Using second.trim.contigs.good.good.names as input file for the name parameter.
Using 32 processors.
Start End NBases Ambigs Polymer NumSeqs
Minimum: 545 12131 271 0 3 1
2.5%-tile: 580 12131 285 0 4 231258
25%-tile: 581 12131 289 0 5 2312575
Median: 583 12333 290 0 5 4625150
75%-tile: 585 12333 292 0 5 6937725
97.5%-tile: 585 12334 296 0 6 9019042
Maximum: 585 12479 301 0 8 9250299
Mean: 582.466 12234.6 290.45 0 5.1249
of unique seqs: 9234296
total # of seqs: 9250299
mothur > filter.seqs(fasta=current,vertical=T,trump=.)
othur > unique.seqs(fasta=current,name=current)
9234296 9050997
Output File Names:
second.trim.contigs.good.unique.good.filter.names
second.trim.contigs.good.unique.good.filter.unique.fasta
mothur > pre.cluster(fasta=current,name=current,group=current,diffs=2)
:geek: It took three days now, but still have not finished the pre.cluster
Sorry, but I’m not sure what to tell you except that I think you must have a high error rate in your reads for some reason.

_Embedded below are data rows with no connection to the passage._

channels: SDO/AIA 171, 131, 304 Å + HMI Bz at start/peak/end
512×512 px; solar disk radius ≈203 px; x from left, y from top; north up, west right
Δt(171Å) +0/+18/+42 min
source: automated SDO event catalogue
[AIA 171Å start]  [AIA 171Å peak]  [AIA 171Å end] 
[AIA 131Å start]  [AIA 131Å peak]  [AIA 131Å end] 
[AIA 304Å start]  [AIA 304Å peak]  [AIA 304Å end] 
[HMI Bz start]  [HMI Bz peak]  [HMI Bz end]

Was any PhiX used in your run?
I would get rid of the gapextend=0; however, I don’t know that will make any difference (who suggested that anyway?)

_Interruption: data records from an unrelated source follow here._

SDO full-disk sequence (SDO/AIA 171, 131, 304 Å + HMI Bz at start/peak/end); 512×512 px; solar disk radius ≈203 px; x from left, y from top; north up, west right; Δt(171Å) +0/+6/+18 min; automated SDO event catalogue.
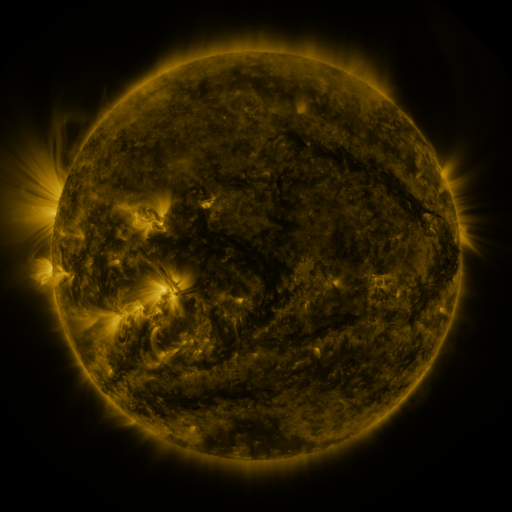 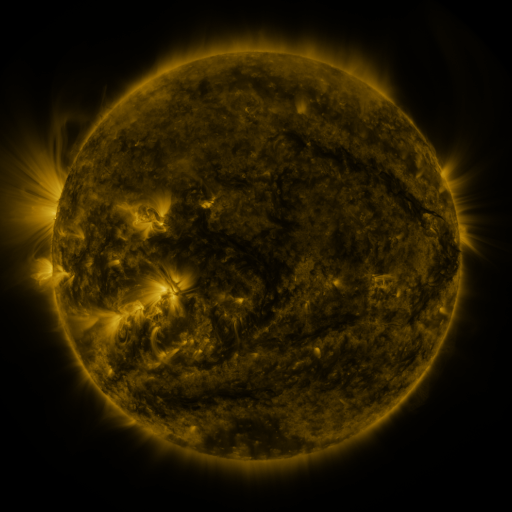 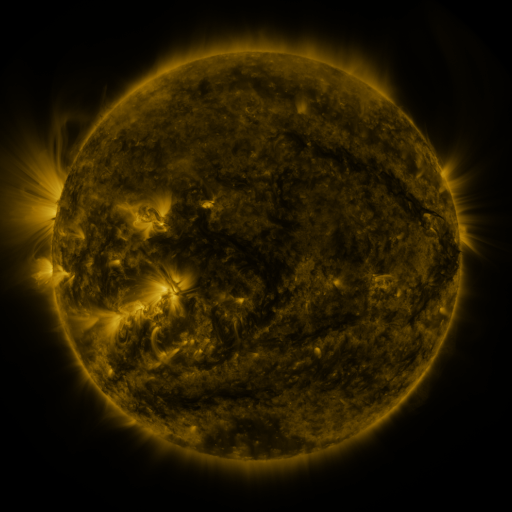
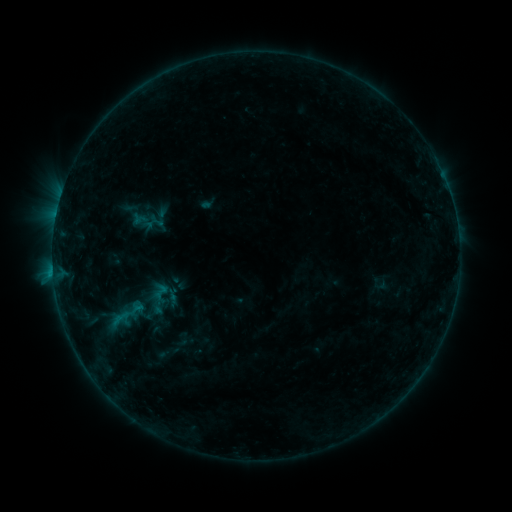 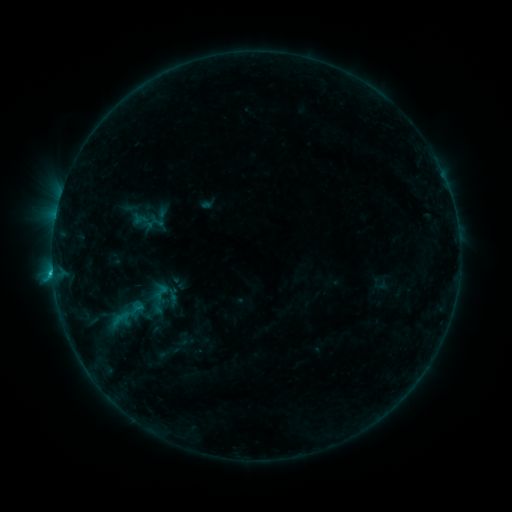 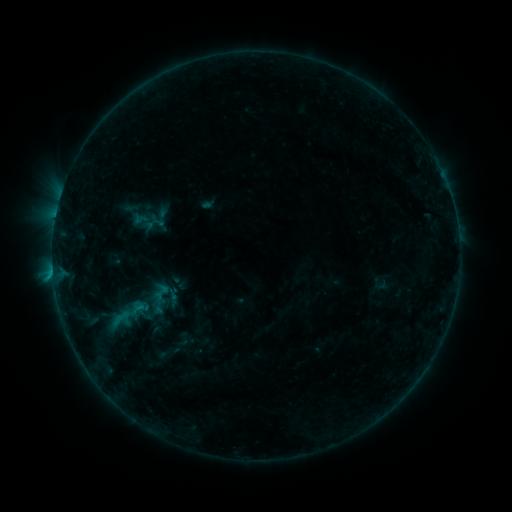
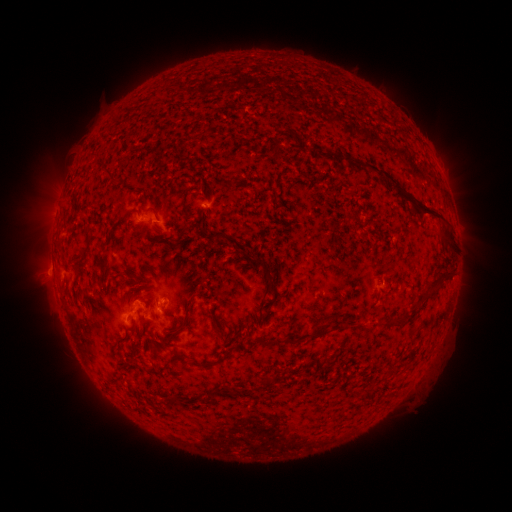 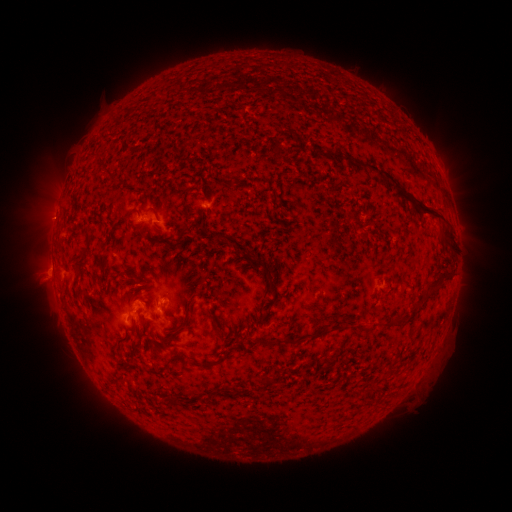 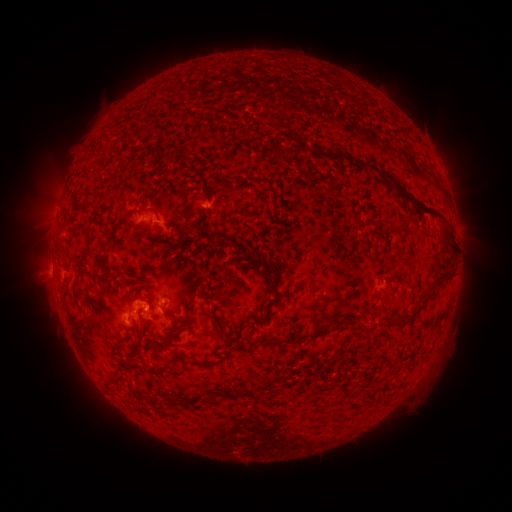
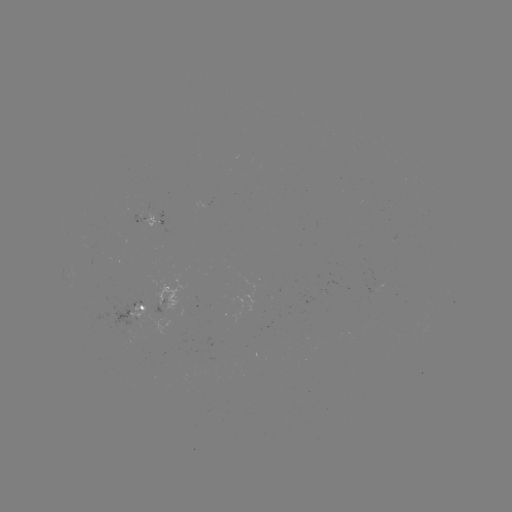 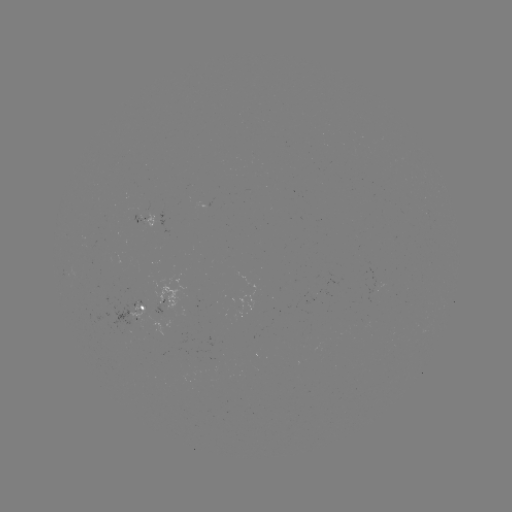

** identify B6.5 flare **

I’m pretty sure that you’ll never get this through cluster.split because the distance matrix will be too huge. The alternative is to just classify everything to phylotypes and proceed from there.
Sorry!
Pat
Hi, Pat
Thank you very much.
I tried to trim the primer sequences after make.contigs, and I found that there were not tons of unique sequences left, and the length looks all right, so I guess there must be high error rate of my primer sequences. I want to try again and see whether it is make sense this way.